Infrastructures publiques et privées
Lorsqu’un serveur d’université est hacké, il s’agit de données professionnelles hébergées par une infrastructure publique. L’université ne vise pas à dégager du profit en hébergeant ces données. Elle vise à les rendre disponibles pour la recherche et l’enseignement, à sécuriser leur accès et leur pérennité. J’ai confiance dans la compétence du service informatique de mon université, je sais ce que j’ai stocké sur ses serveurs et je ne crains pas de perte de données. Il en va autrement pour nos données privées extraites de notre usage des plateformes numériques, dans lesquels les GAFAM jouent un rôle dominant. De quelles données disposent-elles précisément, on ne le sait pas. Ce n’est pas notre réponse, en général impatiente et distraite, au formulaire d’approbation de l’usage de nos données par ces plateformes qui nous l’apprend. Nous savons, par ailleurs, les refus et obstacles que l’on rencontre si l’on demande à connaître les données personnelles dont elles disposent. Nous ne savons pas où ces données sont stockées et l’usage qui en est fait. Nous savons seulement que ces données ne sont exploitables que mises en relation avec celles d’autres utilisatrices et utilisateurs au moyen d’algorithmes: « D’autres acheteurs de x ont aussi aimé y », etc. Nous savons aussi que des intermédiaires, comme Acxiom ou Palantir, achètent et revendent ces données. Autrement dit,nous sommes soumis à un colonialisme des données aussi profitable qu’opaque.

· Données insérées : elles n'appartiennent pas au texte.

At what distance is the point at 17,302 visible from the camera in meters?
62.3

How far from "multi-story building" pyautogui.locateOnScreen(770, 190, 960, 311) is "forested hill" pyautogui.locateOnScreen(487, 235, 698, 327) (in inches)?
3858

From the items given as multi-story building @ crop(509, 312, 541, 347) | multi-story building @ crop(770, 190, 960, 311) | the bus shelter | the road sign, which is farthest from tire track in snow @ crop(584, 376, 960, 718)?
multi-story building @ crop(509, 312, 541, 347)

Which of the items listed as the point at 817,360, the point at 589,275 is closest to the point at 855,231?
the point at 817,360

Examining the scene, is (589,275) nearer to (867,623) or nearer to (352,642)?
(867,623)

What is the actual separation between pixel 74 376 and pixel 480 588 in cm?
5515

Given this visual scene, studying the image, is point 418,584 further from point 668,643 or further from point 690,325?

Ce colonialisme des données réside dans le fait d’exploiter comme source de profit une nouvelles ressource: la vie humaine, qui devient exploitable précisément en étant codée sous forme de données. Ce ne sont plus les ressources naturelles, ou, du temps de l’esclavage de masse, le travail forcé, qui nourrissent cette forme contemporaine de colonialisme, mais nos actions, nos goûts, nos préférences, nos émotions (codées par exemple sous la forme de ‘likes’). C’est notre vie quotidienne qui est colonisée et que nous laissons coloniser pour ne pas être exclu.e.s de la société numérique.
Réguler la numérisation
Cette comparaison d’infrastructures, à laquelle nous incite les hackers qui ont pris pour cible l’Université de Neuchâtel, montre encore une fois l’importance cruciale d’une régulation publique déterminée de la numérisation. Il s’agit bien sûr de nous protéger contre la cyber-criminalité par des dispositifs de cyber-sécurité. Les attaques ces dernières semaines contre des collectivités et institutions publiques et privées en Suisse en démontre l’urgence. Il s’agit aussi de protéger de façon résolue nos données privées, de les décoloniser. Certaines villes, comme Barcelone et Amsterdam, tentent, avec le projet Decode soutenu par l’Union Européenne, d’y contribuer. C’est aussi l’une des missions principales de la Coalition des villes pour les droits numériques. Il est temps que les stratégies numériques publiques cessent d’être fascinées par des gadgets ‘smart’, obsolètes après six mois, ou par des murs scintillants d’écrans de surveillance, pour prioriser la préservation de l’intégrité de nos données personnelles et de notre vie privée.